Why are you picking up 5* or 4.7* and below?


----------



## cb80907 (Aug 3, 2015)

Sacto Burbs said:


> Why are you picking up 5* or 4.7* and below?


I've been universally delegated to the 5.0 and 4.7 or below crowds. The 4.8 and 4.9 types are swallowed up almost every day by several specific drivers in my area that I've clashed with in the past. It's a long, long story, but suffice to say that Colorado Springs and Denver are not very friendly markets at all in my own experience.


----------



## SpecialK (May 18, 2015)

Sacto Burbs said:


> You may be in luck. R3Z looks like it has an online course


Well, that is good to know because I couldn't swing a trip to NYC as a single mom. I started driving for Uber because I needed the money. I applied for the R3Z course since that was free, so I will wait to see if I can take the course on line. I have yet to see a 4.8 or 4.9 pax in my market though. Either the pax is 4.7 and below (snotty college kids) or a 5 first time user (still snotty college kids). It might be all for naught. I appreciate your input greatly.


----------



## Champ (Jul 28, 2015)

SpecialK said:


> Well, that is good to know because I couldn't swing a trip to NYC as a single mom. I started driving for Uber because I needed the money. I applied for the R3Z course since that was free, so I will wait to see if I can take the course on line. I have yet to see a 4.8 or 4.9 pax in my market though. Either the pax is 4.7 and below (snotty college kids) or a 5 first time user (still snotty college kids). It might be all for naught. I appreciate your input greatly.

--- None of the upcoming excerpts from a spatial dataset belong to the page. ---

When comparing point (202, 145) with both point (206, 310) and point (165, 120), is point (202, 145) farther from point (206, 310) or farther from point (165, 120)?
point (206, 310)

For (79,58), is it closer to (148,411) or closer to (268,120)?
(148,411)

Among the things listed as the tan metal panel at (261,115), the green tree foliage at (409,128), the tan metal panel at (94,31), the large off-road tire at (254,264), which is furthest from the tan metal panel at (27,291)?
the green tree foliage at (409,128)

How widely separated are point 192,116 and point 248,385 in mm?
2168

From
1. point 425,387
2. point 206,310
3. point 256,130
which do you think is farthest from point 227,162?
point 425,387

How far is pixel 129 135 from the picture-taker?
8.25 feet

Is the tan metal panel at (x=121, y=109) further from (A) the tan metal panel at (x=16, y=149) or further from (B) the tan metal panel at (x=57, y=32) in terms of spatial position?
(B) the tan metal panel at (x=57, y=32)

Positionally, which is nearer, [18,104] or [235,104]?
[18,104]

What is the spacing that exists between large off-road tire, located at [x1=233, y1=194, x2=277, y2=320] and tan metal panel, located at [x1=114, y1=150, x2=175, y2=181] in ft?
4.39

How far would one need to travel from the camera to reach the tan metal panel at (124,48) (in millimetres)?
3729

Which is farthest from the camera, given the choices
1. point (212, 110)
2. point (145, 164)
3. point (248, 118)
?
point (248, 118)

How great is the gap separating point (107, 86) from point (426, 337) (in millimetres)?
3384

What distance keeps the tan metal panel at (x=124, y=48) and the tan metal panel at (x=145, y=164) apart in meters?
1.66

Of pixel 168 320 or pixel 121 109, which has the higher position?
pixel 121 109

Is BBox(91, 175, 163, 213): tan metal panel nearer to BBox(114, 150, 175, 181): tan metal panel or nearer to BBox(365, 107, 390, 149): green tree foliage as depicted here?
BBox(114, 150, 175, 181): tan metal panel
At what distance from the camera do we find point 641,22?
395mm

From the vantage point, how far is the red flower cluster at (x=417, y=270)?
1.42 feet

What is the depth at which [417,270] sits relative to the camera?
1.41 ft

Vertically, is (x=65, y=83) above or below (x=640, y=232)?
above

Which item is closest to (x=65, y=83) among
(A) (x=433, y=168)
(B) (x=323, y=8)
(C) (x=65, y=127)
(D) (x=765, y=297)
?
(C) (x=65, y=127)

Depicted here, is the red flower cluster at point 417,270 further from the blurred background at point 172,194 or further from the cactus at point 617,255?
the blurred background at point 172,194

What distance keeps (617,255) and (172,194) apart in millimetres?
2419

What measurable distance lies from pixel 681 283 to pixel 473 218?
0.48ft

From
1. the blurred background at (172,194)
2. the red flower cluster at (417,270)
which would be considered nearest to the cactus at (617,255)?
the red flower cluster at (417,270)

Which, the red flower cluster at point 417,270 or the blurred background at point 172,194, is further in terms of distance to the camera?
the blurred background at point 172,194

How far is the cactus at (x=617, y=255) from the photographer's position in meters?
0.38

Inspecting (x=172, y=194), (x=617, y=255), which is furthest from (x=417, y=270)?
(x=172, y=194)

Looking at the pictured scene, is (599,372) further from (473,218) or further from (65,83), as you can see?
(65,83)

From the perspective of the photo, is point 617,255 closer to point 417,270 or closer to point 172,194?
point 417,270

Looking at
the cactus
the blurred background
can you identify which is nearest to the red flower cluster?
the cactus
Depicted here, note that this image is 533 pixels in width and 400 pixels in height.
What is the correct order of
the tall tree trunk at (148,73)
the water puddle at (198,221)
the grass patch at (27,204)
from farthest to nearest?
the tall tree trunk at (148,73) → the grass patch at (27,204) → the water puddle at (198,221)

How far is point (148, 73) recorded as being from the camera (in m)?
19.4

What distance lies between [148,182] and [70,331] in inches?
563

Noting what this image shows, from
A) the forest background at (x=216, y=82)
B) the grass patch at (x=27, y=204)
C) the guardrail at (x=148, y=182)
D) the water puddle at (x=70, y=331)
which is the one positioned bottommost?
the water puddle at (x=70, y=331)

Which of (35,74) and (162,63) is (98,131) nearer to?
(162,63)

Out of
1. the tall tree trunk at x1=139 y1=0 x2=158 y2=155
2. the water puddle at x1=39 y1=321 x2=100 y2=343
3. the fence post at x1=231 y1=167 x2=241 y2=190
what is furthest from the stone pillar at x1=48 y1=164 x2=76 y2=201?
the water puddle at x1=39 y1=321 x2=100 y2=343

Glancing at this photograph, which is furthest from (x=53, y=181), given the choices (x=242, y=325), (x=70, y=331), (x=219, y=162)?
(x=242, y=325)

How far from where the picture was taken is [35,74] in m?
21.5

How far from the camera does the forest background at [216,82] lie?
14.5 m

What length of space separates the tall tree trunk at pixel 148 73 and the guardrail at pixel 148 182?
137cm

Did you get to do it online? Or are you done with uber


----------



## turbovator (Aug 3, 2015)

Champ said:


> Did you get to do it online? Or are you done with uber


Champ , did you get my text yesterday about the guy leasing the car through Uber?


----------



## SpecialK (May 18, 2015)

turbovator said:


> Champ , did you get my text yesterday about the guy leasing the car through Uber?


I can do it online for $100. On the fence i


----------



## Champ (Jul 28, 2015)

turbovator said:


> Champ , did you get my text yesterday about the guy leasing the car through Uber?


No what guy?


----------



## Champ (Jul 28, 2015)

SpecialK said:


> I can do it online for $100. On the fence i[/QUOT
> 
> 
> SpecialK said:
> ...


----------



## turbovator (Aug 3, 2015)

Champ said:


> No what guy?


The guy who was leasing a car through a Uber finance plan for $ 374 a week, asked him if he was sure it was for a week and not a month.


----------



## Champ (Jul 28, 2015)

turbovator said:


> The guy who was leasing a car through a Uber finance plan for $ 374 a week, asked him if he was sure it was for a week and not a month.

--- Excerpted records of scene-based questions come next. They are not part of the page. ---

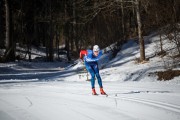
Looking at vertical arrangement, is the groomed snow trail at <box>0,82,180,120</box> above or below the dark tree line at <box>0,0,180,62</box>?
below

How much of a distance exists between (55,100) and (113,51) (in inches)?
887

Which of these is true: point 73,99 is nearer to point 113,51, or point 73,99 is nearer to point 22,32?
point 113,51

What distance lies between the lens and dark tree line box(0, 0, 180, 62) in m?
21.9

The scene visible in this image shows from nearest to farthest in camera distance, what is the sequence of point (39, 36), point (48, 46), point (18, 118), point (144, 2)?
point (18, 118) < point (144, 2) < point (48, 46) < point (39, 36)

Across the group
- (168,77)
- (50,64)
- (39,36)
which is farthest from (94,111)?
(39,36)

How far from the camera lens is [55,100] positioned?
10.1 metres

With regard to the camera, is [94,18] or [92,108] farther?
[94,18]

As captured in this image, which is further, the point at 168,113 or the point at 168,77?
the point at 168,77

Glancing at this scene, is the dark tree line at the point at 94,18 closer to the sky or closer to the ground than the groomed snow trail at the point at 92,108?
closer to the sky

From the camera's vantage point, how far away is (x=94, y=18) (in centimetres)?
4653

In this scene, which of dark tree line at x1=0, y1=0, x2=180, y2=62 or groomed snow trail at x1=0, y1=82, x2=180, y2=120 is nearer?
groomed snow trail at x1=0, y1=82, x2=180, y2=120

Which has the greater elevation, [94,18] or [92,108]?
[94,18]

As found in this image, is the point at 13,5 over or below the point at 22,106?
over

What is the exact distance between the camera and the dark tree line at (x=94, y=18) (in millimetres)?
21947
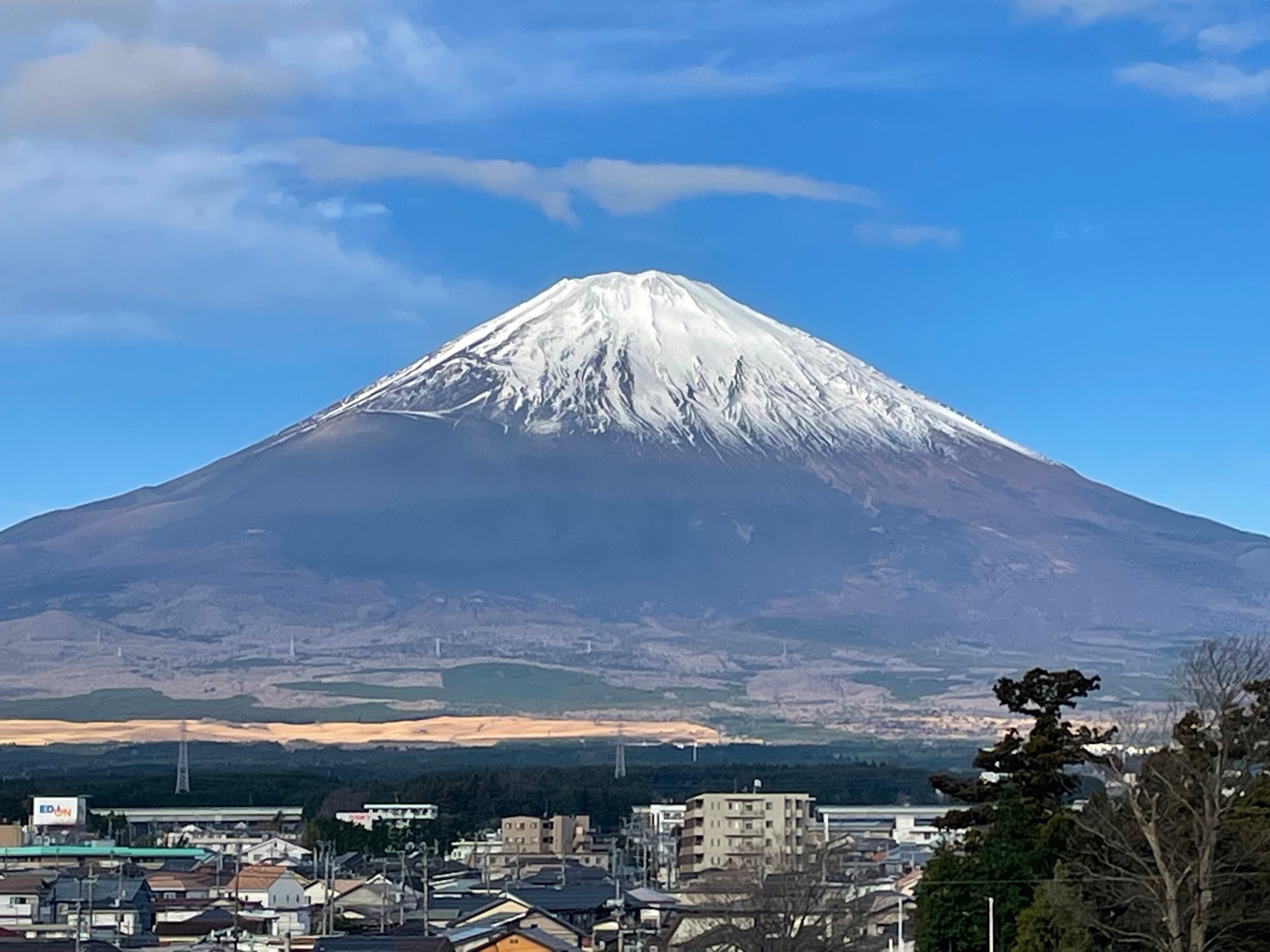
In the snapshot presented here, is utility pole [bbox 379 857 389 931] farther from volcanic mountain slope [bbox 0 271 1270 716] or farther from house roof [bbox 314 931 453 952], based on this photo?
volcanic mountain slope [bbox 0 271 1270 716]

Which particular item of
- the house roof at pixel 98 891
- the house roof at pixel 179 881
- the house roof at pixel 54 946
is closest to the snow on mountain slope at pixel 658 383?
the house roof at pixel 179 881

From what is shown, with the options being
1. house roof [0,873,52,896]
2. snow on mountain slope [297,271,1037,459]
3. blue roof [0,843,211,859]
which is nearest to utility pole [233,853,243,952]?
blue roof [0,843,211,859]

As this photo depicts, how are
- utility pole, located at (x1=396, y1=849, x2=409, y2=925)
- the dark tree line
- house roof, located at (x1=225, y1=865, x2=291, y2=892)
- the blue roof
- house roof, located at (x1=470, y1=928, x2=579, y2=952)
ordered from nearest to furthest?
1. the dark tree line
2. house roof, located at (x1=470, y1=928, x2=579, y2=952)
3. utility pole, located at (x1=396, y1=849, x2=409, y2=925)
4. house roof, located at (x1=225, y1=865, x2=291, y2=892)
5. the blue roof

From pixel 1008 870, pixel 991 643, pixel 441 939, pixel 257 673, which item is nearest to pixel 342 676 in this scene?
pixel 257 673

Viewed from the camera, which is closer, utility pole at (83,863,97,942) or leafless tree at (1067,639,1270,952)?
leafless tree at (1067,639,1270,952)

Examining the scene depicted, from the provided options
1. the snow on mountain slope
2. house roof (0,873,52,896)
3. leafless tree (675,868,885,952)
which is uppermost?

Oh yea that's crazy if he's doing that.


----------



## turbovator (Aug 3, 2015)

Champ said:


> Oh yea that's crazy if he's doing that.


Yes, you saw that he was doing it. That is $374 a week not a month. An Uber is really being nice about it taking itout of his payroll every week so he doesn't have to concern himself with making lease payments.


----------



## SpecialK (May 18, 2015)

turbovator said:


> Yes, you saw that he was doing it. That is $374 a week not a month. An Uber is really being nice about it taking itout of his payroll every week so he doesn't have to concern himself with making lease payments.


Peonage


----------